YOUR INSTRUCTIONS
Please substitute "person in black jacket" for every "person wearing black jacket" in the listing below, leaving all else unchanged and the pictures out of your answer.

Rows from a dataset
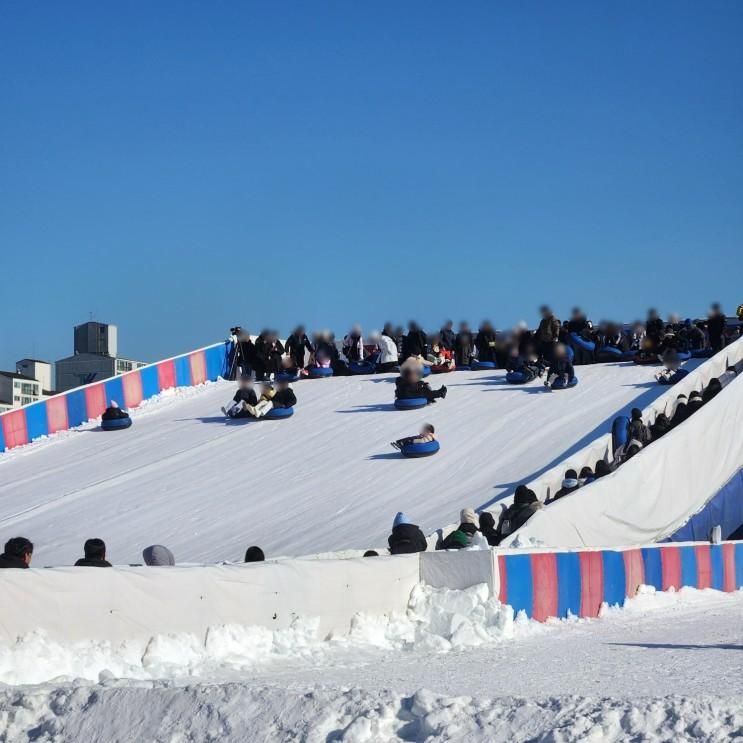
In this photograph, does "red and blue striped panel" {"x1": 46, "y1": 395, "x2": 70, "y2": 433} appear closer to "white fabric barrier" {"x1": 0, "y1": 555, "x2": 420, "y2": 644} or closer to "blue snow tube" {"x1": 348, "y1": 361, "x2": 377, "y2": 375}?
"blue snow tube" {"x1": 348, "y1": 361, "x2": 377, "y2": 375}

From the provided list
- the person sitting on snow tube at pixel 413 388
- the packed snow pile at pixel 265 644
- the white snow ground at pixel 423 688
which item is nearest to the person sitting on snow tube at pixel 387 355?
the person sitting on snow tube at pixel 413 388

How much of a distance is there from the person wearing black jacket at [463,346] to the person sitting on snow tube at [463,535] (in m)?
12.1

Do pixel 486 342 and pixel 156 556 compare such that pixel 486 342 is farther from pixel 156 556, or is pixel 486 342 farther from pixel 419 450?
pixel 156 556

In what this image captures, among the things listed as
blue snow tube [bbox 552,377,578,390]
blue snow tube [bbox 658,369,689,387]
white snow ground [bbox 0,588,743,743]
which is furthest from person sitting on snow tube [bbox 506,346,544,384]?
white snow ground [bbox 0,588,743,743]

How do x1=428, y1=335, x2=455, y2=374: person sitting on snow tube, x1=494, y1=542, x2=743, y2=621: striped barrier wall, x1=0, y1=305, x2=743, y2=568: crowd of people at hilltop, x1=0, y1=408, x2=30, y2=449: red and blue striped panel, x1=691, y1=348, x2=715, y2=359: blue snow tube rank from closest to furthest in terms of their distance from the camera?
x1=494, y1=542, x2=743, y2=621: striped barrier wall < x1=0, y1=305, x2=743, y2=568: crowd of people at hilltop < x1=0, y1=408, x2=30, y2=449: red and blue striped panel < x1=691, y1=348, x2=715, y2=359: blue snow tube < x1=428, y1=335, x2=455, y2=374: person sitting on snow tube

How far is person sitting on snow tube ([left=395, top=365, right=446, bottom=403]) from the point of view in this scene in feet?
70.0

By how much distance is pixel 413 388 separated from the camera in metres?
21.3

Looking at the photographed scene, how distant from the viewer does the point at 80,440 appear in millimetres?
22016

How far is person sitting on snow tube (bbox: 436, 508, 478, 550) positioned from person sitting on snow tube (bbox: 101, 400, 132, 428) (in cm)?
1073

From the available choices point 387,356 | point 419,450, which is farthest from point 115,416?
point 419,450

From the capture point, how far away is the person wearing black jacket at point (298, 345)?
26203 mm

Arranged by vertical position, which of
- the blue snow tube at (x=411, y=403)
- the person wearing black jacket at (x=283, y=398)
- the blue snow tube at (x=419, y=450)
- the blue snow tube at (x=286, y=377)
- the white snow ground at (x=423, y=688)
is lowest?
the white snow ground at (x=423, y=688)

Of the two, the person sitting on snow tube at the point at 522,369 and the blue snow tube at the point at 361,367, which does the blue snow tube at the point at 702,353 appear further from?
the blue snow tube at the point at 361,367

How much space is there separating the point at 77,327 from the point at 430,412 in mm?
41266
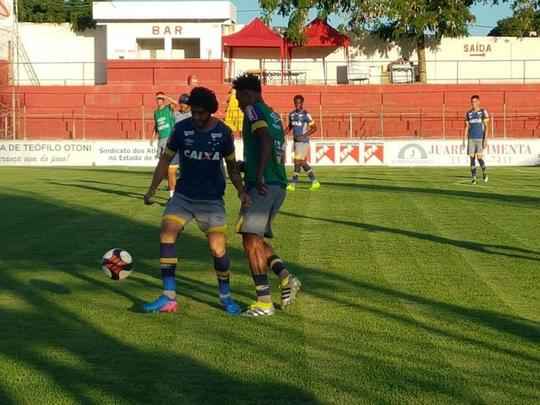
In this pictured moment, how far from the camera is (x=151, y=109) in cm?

EXERCISE ANSWER
In this photograph, does "red and blue striped panel" {"x1": 46, "y1": 395, "x2": 70, "y2": 433} appear closer to "white fabric barrier" {"x1": 0, "y1": 555, "x2": 420, "y2": 644} or closer to "blue snow tube" {"x1": 348, "y1": 361, "x2": 377, "y2": 375}?
"blue snow tube" {"x1": 348, "y1": 361, "x2": 377, "y2": 375}

From the provided list
- the person sitting on snow tube at pixel 413 388
- the packed snow pile at pixel 265 644
- the white snow ground at pixel 423 688
which item is nearest to the person sitting on snow tube at pixel 387 355?
the person sitting on snow tube at pixel 413 388

How much of a distance is there from the person in black jacket at [463,346] to the person sitting on snow tube at [463,535] (in m)?
12.1

Do pixel 486 342 and pixel 156 556 compare such that pixel 486 342 is farther from pixel 156 556, or is pixel 486 342 farther from pixel 419 450?
pixel 156 556

In what this image captures, among the things listed as
blue snow tube [bbox 552,377,578,390]
blue snow tube [bbox 658,369,689,387]
white snow ground [bbox 0,588,743,743]
which is furthest from person sitting on snow tube [bbox 506,346,544,384]?
white snow ground [bbox 0,588,743,743]

How do x1=428, y1=335, x2=455, y2=374: person sitting on snow tube, x1=494, y1=542, x2=743, y2=621: striped barrier wall, x1=0, y1=305, x2=743, y2=568: crowd of people at hilltop, x1=0, y1=408, x2=30, y2=449: red and blue striped panel, x1=691, y1=348, x2=715, y2=359: blue snow tube rank from closest to furthest in terms of their distance from the camera?
x1=494, y1=542, x2=743, y2=621: striped barrier wall < x1=0, y1=305, x2=743, y2=568: crowd of people at hilltop < x1=0, y1=408, x2=30, y2=449: red and blue striped panel < x1=691, y1=348, x2=715, y2=359: blue snow tube < x1=428, y1=335, x2=455, y2=374: person sitting on snow tube

How far is person sitting on snow tube ([left=395, top=365, right=446, bottom=403]) from the point of view in this scene in feet?
70.0

By how much distance is pixel 413 388 separated from the camera in metres?
21.3

Looking at the photographed scene, how distant from the viewer does the point at 80,440 appear in millimetres?
22016

How far is person sitting on snow tube (bbox: 436, 508, 478, 550) positioned from person sitting on snow tube (bbox: 101, 400, 132, 428) (in cm)?
1073

From the available choices point 387,356 | point 419,450, which is farthest from point 115,416?
point 419,450

From the capture point, how far away is the person in black jacket at point (298, 345)?
26203 mm

Arranged by vertical position, which of
- the blue snow tube at (x=411, y=403)
- the person in black jacket at (x=283, y=398)
- the blue snow tube at (x=419, y=450)
- the blue snow tube at (x=286, y=377)
- the white snow ground at (x=423, y=688)
is lowest?
the white snow ground at (x=423, y=688)

Of the two, the person sitting on snow tube at the point at 522,369 and the blue snow tube at the point at 361,367, which does the blue snow tube at the point at 702,353 appear further from?
the blue snow tube at the point at 361,367

How much space is there separating the point at 77,327 from the point at 430,412 in mm?
41266
In this pictured moment, how far from the camera is (x=151, y=109) in cm?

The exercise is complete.